* SOURCE TEXT:
· · · · · · ·
So, today I want to tell you about the metal samarium
Samarium is a rare earth so-called f-metal, it is located in the lanthanide portion of the periodic table of chemical elements.
Samarium got its name from the Samarskite mineral from which samarium itself is obtained, and the mineral itself was named in honor of the Russian mining engineer Vasily Samarskiy-Bykhovets. In appearance, metal samarium looks shiny, with a yellowish tinge due to the formation of samarium monoxide on air.
Also, pieces of samarium have an extremely pronounced crystalline structure, which is also called a metal’s dendrites. In air, samarium oxidizes quickly, covering itself with a layer of oxide, that is why it is best to be stored in an inert atmosphere in a glass ampoule. If a piece of samarium is to be thrown into hydrochloric acid, it will start actively dissolving in it, forming a samarium chloride of yellow color. The activity of samarium is comparable to its neighbors - neodymium and praseodymium.
Interestingly enough, the salts of samarium have a weak luminescence, meaning they glow dimly with a red-orange light under the ultraviolet rays.
Also, the samarium chloride solution slightly absorbs ultraviolet radiation, this can be seen if you pass a ray of the ultraviolet laser through a solution of samarium chloride.
The standing next to it phosphor solution begins to glow dimmer after passing through the laser beam through the solution.
· · · · · · ·
* WORK TASK 1: List every color the samarium text mentions.
* WORK TASK 2: According to the samarium text, how should samarium be stored?

* LISTED ENTRIES:
· · · · · · ·
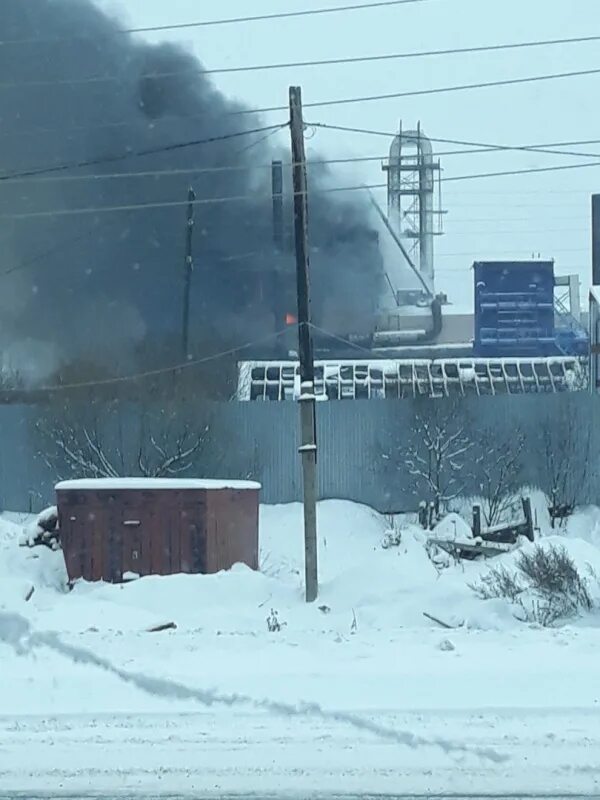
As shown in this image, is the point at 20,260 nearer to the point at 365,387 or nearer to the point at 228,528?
the point at 365,387

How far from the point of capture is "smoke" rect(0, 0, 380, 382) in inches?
1385

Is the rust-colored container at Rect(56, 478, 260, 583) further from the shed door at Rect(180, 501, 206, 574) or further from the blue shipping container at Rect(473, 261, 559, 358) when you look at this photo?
the blue shipping container at Rect(473, 261, 559, 358)

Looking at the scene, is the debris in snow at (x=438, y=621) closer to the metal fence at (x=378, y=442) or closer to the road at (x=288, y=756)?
the road at (x=288, y=756)

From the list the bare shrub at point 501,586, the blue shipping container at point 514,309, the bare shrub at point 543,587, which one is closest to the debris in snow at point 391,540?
the bare shrub at point 501,586

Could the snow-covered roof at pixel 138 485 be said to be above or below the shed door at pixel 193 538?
above

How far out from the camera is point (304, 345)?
1476 cm

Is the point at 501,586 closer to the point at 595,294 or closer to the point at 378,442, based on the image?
the point at 378,442

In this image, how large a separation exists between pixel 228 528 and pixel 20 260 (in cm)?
2221

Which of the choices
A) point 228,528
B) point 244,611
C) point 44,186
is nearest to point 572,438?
point 228,528

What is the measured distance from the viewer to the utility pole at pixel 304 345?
48.3ft

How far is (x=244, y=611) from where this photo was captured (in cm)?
· · · · · · ·
* ANSWER SPACE 1:
- Yellowish (the tinge of metal samarium in air)
- Yellow (samarium chloride)
- Red-orange (the glow of samarium salts under ultraviolet rays)

* ANSWER SPACE 2: In an inert atmosphere in a glass ampoule.